= 1911 Circuit of Europe air race =

The Circuit of Europe (Circuit d'Europe) was an air race held in 1911. A prize of £8,000 was offered by Le Journal for the entire Circuit, with additional prizes for the individual stages. The stages of the race totalled 1600 km were:

- Paris-Liège: 325 km (203 mi). Control at Reims. Prize £1600.
- Liège-Spa-Venlo: 120 km. Control at Belle Fagne, near Malchamp. Prize £400.
- Venlo-Utrecht: 140 km Control at Verloo. Prize £1,200, and a prize of £400 for the first Dutch aviator to finish the stage.
- Utrecht-Brussels: Control at Breda. Prizes £1,600 (£1,000 for the time from Paris to Brussels, and £600 for the Utrecht-Brussels leg).

Dataset excerpts

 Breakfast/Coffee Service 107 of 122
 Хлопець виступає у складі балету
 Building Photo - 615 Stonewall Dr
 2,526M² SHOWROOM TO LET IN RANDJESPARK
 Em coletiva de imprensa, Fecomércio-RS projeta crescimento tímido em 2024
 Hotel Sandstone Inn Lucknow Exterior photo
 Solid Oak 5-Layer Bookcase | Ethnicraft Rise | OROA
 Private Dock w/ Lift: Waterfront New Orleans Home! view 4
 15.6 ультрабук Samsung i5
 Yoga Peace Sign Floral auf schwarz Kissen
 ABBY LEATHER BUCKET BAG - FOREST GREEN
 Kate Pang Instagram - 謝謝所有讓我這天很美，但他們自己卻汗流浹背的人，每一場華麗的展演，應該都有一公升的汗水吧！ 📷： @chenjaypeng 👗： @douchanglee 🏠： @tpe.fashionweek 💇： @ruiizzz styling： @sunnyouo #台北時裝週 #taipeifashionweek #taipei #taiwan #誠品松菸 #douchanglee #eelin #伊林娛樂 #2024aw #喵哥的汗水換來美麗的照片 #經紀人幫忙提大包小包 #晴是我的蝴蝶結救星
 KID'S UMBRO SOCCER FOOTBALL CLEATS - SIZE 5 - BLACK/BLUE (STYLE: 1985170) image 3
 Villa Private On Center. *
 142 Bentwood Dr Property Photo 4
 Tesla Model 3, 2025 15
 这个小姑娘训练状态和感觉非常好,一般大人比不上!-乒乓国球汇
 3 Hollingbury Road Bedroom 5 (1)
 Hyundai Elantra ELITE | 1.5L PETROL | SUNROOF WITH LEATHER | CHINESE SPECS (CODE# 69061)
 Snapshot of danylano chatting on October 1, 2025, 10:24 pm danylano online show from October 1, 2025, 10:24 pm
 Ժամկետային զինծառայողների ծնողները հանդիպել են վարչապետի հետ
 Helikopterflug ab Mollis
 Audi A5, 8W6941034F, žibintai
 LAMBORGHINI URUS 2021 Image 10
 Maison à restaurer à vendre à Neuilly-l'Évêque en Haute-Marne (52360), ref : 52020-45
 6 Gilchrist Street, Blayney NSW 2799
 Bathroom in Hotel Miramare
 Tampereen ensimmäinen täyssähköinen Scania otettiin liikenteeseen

REQUIRED WORK:
Rewrite the part of the air race text that opens with the words containing "- Liège-Spa-Venlo: 120" and closes with "finish the stage.", substituting "Checkpoint" for "Control". The items are separate material, apart from the air race text.

SOLUTION BELOW:
- Liège-Spa-Venlo: 120 km. Checkpoint at Belle Fagne, near Malchamp. Prize £400.
- Venlo-Utrecht: 140 km Checkpoint at Verloo. Prize £1,200, and a prize of £400 for the first Dutch aviator to finish the stage.